Estácio deu dois passos para pegar no chapéu; reconsiderou e foi sentar-se ao pé da mesa redonda. Havia ali um exemplar das Escrituras. Abriu-as ao acaso; a página acertou ser um capítulo dos Provérbios; leu este versículo: "Quem quer abrir mão de seu amigo, busca-lhe as ocasiões; ele será coberto de opróbrio." Envergonhado, voltou a folha. Mendonça entrara na sala. Não contava com Estácio, mas estimou vê-lo ali.
— Venha, disse Melchior; tratávamos justamente do seu casamento.
Estácio lançou ao padre um olhar de exprobração. O padre não o viu; olhava para Mendonça, que imediatamente lhe respondeu:
— Não venho cá para outra coisa. Uma vez que a fortuna o fez nosso confidente, desejo constituí-lo meu conselheiro e diretor.
— Antes de tudo, sou advogado da sua causa, disse Melchior; estava expondo agora as vantagens dela.
Mendonça olhou fixamente para o amigo, e, depois de curta pausa:
— Rejeitas ou aceitas o noivo? perguntou ele.
Posto entre a espada e a parede, Estácio não soube logo que respondesse; ficou a olhar para a lauda aberta, receoso de encontrar a vista dos dois. O silêncio era pior que a resposta; e nem o caso nem as pessoas permitiam tão grande pausa. Estácio fechou de golpe o livro e ergueu-se.
— Discutia somente as vantagens do casamento, disse ele.
— E qual é a tua opinião?
— Minha opinião é que Helena está ainda muito menina. Mas não é só essa, nem é a principal; o voto, em todo o caso, é a favor do casamento. A principal razão é o teu próprio crédito.
— Meu crédito?
— Helena pode vir a amar-te como lhe mereces; a verdade é que não sente ainda hoje igual paixão à tua; foi o padre-mestre que mo disse.

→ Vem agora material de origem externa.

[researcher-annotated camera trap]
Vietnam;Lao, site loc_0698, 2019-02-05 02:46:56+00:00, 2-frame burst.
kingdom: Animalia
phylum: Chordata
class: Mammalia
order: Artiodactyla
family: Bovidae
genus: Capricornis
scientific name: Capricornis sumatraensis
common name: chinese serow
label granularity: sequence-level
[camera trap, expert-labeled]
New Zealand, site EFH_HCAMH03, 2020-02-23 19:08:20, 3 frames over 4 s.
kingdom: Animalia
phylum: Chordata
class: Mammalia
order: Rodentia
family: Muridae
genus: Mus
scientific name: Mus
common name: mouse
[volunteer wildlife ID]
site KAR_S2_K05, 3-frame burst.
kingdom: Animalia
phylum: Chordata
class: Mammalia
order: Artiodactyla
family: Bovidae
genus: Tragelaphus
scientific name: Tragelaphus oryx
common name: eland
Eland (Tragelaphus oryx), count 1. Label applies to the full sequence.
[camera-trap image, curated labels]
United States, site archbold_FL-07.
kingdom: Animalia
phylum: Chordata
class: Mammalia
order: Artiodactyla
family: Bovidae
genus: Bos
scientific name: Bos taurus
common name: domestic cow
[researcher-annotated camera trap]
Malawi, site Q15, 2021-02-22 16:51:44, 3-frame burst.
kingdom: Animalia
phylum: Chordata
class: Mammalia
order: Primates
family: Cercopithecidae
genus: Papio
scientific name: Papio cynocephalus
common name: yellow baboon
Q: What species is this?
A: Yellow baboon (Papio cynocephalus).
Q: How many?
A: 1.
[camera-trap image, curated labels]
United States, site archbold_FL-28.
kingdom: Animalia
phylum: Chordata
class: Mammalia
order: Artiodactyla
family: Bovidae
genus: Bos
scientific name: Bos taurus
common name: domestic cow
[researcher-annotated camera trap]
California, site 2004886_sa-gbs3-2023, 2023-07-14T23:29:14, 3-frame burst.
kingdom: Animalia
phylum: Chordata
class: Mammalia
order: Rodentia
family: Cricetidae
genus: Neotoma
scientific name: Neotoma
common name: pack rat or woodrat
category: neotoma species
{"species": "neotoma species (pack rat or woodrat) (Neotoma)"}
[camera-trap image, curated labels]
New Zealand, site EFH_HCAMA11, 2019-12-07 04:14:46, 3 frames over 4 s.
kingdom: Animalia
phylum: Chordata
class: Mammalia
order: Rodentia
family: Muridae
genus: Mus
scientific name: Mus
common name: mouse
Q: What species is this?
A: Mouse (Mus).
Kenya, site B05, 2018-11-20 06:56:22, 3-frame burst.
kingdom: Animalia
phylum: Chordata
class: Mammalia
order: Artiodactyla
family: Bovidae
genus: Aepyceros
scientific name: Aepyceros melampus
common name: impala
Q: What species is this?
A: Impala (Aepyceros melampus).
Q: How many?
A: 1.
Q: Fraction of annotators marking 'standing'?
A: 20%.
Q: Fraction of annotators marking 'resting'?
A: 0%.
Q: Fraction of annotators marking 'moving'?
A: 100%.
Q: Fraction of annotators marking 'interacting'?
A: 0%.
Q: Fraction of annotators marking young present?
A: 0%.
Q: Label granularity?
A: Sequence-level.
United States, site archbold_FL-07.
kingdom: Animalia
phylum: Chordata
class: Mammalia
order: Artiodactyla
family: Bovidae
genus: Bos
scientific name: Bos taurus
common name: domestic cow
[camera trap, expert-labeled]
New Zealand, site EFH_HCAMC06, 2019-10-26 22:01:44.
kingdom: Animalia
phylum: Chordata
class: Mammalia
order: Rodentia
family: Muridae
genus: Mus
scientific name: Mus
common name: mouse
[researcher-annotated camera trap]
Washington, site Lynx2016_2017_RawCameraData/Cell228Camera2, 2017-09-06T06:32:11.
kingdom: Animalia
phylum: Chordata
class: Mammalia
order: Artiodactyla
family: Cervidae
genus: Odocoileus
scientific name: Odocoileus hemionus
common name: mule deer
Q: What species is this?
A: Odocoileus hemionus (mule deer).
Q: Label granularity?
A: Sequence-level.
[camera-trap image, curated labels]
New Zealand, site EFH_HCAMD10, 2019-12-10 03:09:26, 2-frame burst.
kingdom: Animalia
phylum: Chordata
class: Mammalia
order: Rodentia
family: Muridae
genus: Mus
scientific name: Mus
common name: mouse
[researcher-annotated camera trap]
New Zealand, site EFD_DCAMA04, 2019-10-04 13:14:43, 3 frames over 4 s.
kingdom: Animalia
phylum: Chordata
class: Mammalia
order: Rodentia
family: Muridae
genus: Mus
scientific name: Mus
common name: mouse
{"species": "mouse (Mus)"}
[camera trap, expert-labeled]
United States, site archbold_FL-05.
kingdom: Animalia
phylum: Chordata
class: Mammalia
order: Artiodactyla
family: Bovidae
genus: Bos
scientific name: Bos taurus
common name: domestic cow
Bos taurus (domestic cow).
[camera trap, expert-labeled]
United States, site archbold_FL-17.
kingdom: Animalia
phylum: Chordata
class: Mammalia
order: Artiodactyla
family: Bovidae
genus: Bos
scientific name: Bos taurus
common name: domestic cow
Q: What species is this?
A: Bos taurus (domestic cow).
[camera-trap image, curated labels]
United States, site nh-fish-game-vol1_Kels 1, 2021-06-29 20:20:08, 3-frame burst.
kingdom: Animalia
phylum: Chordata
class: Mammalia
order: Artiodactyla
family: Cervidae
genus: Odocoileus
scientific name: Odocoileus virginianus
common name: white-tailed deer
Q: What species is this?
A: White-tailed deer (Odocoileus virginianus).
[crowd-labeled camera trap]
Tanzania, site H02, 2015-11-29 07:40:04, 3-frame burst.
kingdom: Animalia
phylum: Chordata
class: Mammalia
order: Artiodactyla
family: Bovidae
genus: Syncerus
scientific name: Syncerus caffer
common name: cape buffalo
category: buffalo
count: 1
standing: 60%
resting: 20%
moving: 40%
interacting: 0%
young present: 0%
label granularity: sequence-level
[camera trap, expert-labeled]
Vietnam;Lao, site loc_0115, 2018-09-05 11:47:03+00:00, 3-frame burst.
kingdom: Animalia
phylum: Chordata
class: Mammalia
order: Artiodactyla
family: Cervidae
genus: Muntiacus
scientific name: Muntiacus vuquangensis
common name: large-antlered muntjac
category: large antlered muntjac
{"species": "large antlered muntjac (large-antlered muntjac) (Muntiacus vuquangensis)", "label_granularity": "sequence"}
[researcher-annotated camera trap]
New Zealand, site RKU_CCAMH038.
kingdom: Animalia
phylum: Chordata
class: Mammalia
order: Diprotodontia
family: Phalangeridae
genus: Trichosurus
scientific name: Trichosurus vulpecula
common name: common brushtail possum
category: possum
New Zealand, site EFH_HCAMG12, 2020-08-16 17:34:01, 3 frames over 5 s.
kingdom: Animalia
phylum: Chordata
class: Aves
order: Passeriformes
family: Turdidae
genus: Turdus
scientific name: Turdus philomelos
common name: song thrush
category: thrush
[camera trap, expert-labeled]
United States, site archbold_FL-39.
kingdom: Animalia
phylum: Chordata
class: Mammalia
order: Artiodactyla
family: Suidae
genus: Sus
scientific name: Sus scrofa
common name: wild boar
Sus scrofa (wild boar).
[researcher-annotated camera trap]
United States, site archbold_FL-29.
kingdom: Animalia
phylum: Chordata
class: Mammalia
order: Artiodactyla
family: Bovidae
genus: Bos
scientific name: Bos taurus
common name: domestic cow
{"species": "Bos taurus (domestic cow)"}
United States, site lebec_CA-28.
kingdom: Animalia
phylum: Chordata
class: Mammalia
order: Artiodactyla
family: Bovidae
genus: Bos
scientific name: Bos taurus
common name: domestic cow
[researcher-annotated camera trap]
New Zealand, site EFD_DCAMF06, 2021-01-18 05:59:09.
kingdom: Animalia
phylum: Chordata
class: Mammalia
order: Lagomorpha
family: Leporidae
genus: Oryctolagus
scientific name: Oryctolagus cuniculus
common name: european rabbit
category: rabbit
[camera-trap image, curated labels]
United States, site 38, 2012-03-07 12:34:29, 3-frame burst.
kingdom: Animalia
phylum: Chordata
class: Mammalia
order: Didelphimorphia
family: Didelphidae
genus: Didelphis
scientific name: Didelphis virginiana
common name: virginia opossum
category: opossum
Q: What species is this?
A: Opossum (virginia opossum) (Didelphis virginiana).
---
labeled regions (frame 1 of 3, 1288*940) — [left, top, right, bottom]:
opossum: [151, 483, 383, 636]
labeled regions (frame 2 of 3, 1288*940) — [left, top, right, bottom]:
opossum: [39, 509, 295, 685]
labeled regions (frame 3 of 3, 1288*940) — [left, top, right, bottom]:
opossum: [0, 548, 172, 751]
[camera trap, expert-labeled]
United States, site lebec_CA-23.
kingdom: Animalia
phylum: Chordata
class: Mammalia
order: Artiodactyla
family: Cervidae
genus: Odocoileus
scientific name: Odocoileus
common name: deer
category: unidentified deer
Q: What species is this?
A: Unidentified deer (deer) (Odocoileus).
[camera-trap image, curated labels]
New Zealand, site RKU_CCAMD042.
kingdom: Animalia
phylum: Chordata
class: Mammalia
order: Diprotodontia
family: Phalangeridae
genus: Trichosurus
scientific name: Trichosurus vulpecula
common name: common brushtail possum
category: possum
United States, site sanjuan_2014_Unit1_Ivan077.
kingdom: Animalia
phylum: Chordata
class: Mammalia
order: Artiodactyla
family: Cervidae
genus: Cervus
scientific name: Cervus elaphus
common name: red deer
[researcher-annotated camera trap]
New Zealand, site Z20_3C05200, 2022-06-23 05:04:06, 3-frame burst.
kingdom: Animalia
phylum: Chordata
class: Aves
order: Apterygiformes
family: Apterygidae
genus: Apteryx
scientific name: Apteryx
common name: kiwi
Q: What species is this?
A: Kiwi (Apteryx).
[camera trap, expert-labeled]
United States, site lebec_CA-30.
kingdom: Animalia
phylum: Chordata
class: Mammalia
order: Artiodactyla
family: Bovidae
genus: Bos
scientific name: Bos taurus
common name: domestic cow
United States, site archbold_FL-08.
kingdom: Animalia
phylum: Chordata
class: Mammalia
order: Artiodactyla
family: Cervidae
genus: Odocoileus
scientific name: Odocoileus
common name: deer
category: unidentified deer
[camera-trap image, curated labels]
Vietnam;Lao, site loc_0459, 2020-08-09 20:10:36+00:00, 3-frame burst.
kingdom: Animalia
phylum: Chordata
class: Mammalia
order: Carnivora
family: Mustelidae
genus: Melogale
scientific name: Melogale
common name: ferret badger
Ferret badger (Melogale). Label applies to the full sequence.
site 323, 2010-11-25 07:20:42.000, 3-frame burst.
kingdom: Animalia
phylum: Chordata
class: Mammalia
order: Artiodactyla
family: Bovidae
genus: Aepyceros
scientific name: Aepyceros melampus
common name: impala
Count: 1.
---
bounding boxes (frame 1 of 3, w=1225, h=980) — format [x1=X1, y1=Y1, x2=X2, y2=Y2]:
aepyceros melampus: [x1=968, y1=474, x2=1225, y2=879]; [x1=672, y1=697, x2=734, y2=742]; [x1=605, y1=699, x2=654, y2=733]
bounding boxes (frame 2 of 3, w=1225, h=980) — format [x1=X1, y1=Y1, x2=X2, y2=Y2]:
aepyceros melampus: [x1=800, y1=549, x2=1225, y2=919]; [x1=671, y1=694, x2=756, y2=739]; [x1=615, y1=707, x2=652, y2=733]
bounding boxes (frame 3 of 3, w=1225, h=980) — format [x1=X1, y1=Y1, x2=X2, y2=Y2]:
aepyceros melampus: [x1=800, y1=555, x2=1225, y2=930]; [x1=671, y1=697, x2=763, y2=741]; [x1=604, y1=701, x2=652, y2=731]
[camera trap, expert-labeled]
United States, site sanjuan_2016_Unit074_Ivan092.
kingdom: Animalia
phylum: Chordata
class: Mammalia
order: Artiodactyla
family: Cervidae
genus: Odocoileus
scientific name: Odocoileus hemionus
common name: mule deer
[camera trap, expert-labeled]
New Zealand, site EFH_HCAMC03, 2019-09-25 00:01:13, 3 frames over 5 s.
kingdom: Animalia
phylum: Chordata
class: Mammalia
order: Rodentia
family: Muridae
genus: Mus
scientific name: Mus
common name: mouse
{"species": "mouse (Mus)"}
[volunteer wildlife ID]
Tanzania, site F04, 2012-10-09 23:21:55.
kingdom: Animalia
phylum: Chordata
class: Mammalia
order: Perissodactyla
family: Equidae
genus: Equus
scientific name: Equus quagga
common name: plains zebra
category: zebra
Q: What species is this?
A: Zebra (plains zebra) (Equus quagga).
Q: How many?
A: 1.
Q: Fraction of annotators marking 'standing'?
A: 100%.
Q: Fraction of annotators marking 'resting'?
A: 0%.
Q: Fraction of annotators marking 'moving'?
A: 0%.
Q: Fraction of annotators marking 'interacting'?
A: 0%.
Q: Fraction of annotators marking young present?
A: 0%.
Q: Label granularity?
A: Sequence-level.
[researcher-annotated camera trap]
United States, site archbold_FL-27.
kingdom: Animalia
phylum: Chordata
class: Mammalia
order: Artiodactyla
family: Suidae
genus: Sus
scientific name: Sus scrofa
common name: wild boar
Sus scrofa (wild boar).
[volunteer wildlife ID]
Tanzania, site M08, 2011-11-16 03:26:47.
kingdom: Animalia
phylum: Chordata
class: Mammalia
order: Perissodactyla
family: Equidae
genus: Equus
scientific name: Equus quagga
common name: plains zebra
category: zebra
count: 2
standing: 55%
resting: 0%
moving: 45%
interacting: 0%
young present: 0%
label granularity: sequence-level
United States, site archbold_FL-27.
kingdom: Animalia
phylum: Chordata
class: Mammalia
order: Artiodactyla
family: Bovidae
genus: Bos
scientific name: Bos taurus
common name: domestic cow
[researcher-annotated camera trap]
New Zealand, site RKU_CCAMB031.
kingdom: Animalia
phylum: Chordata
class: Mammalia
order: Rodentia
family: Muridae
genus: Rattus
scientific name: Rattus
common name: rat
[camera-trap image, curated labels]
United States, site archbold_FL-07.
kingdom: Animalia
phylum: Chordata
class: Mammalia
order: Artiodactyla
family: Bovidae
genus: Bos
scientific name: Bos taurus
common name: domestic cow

Estima-te, é certo; mas a estima é flor da razão, e eu creio que a flor do sentimento é muito mais própria no canteiro do matrimônio...
— Há muita flor nesse ramalhete de retórica, interrompeu benevolamente o padre. Falemos linguagem singela e nua. Não creia literalmente o que lhe diz este filósofo, prosseguiu ele, voltando-se para Mendonça; ele gosta de ambos e quer vê-los felizes; é o próprio zelo que lhe faz falar assim. Numa palavra, deseja que o senhor a conquiste, depois de campanha formal...
Mendonça respondeu ao capelão com um sorriso pálido, que lhe arrebitou um pouco as pontas do bigode, recolhendo-se logo medroso e frio. O rosto ficara carregado e pensativo; a língua de Estácio tocara-lhe o coração. Disposto a aceitar a estima e a simpatia de Helena com a esperança de converter esse pequeno dote em avultado capital, não lhe ocorrera que, a olhos estranhos, podia parecer que o fim exclusivo era a riqueza da moça. Estácio rompera o véu a essa probabilidade. Uma só palavra desfizera a ilusão de poucos dias.
— Vamos lá, disse o padre, abracem-se como irmãos.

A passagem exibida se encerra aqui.